Tuesday, April 29, 2014

Sketch: The Broadway Beacon

One day, as I was digging my way through even more coursework, this time in a seaside town along the Maryland eastern shore, some locals told me the story of two boys, twins, who had stopped going to school and began building a tower from anything they could find and re-use, old rakes and broom handles and wooden deck chairs and planks from doors and broken ladders and the blue-hued tops of desks, they built this day and night until one day it was too tall for their ladders, in fact, too tall for any ladder, and so they erected scaffolding, then stitched together a tarp using the same general model—these two boys who were previously only remarkable for their shared stupidity—and after the tarp was included one could almost see the spire from space, or so the twins had insisted, and yet because of their ambitious plans, they had also completely run out of supplies, the tower stopping midway through the next level so that the last post from a neighbor’s fence stood naked, its splinters hard and bristling from the afternoon winds, and in fact the winds themselves had become a menace, as with every gust the structure moaned and creaked and whistled throughout the cul de sac.
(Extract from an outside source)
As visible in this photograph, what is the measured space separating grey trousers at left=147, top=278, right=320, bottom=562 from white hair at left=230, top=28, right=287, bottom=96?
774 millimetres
When a retired insurance adjuster happened upon the structure, he was immediately filled with thoughts of making it an attraction, of removing the tarp for all eyes to behold the grandeur after paying the appropriate admission; he bought it outright, he went to work on a name, first the “Pikesville Pylon” then the “Recycled Tower of Babel” then the “Backyard Broadway Beacon”–not that it was anywhere near a Broadway, but rather he felt the name added a certain strength and panache, so enormous were his thoughts that he had already christened it the Eighth Wonder and placed ads as far as his pension would allow, he had booked radio time and local news and a photographer to record, and in a sixty mile radius had papered all available billboard space because the adjuster was dead set on making this thing a sensation, he had plans made to have it gilded, or if not gilded, then at least strung with lights—meanwhile the rains had wilted the ground and the twins had vacated the house and along with the rest of the neighborhood, now gushing its residents, none of them waiting for the sheer slope of the tower to collapse under the weight of all this bluster.

As the story goes, on the day the last one left, the tower did.